Éditions Thierry Magnier – 9,80€
Partir d’un événement pour éclairer un fait de société, c’est le projet d’une série dont on connaît le caractère percutant, la rigueur et la pertinence.
L’événement, c’est cette fois l’ouragan Katrina :
- qui donne à voir un concentré exceptionnel de pauvreté nationale dans une ville afro américaine
- qui hisse dans la catégorie de « réfugiés » dans leur propre pays vieilles femmes édentées, drogués en cure de désintoxication, petits blancs pauvres (white trash) et citoyens de seconde classe (underclass)…
Celle qui porte la caméra, c’est Kimberly, un pur produit de cette sous-catégorie de citoyens qui sont restés :
– pour ne pas laisser leur maison,
– pour ne pas laisser leurs animaux domestiques
- parce qu’ils n’avaient pas de véhicule,
- parce qu’ils ne pouvaient acquitter le prix de l’essence ou celui de l’hôtel
- ou plus simplement par souci d’affirmer leur appartenance à une communauté qui n’a rien à voir avec la « protection à l’américaine » que l’on pouvait trouver dans le « superdôme » de sinistre mémoire.
L’odyssée de ces « citoyens » aux prises avec les ambiguïtés et les réalités de la solidarité à l’américaine va permettre à Romain Huret de revisiter le mythe des pauvres en Amérique.
Il va d’abord situer son étude en rappelant qu’il n’y a pas de place pour la pauvreté dans un contrat social américain qui veut d’abord mettre la richesse et la prospérité à la portée de tous. Dans un tel contexte la pauvreté ne peut être qu’une « anomalie temporaire ».
Il constate :
- que « l’Amérique des pauvres » occupe plus souvent la scène artistique que celle de la vie politique. La culture célèbre la beauté du pauvre, héros du quotidien dans un monde hostile, et éloigne des réalités.

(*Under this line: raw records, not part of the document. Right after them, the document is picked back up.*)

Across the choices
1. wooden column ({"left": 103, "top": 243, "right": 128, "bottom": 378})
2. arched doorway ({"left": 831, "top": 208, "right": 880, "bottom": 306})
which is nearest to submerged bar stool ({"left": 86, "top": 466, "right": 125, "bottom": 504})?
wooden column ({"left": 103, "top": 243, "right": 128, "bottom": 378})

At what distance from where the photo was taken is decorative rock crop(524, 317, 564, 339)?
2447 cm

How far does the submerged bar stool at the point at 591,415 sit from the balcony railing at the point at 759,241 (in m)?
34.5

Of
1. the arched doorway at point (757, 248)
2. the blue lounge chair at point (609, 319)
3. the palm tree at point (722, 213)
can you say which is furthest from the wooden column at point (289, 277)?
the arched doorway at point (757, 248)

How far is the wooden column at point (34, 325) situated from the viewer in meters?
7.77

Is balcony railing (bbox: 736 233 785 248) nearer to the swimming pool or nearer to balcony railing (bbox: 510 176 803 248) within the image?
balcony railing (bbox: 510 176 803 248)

- le paradoxe étonnant des institutions de solidarité vécues comme des forces hostiles
- l’assimilation par les pauvres du discours politique des plus conservateurs.
- les indicateurs tangibles d’une pauvreté qui progresse
- les jugements de valeur sur les bons et les mauvais pauvres ( deserving poor ou undeserving poor )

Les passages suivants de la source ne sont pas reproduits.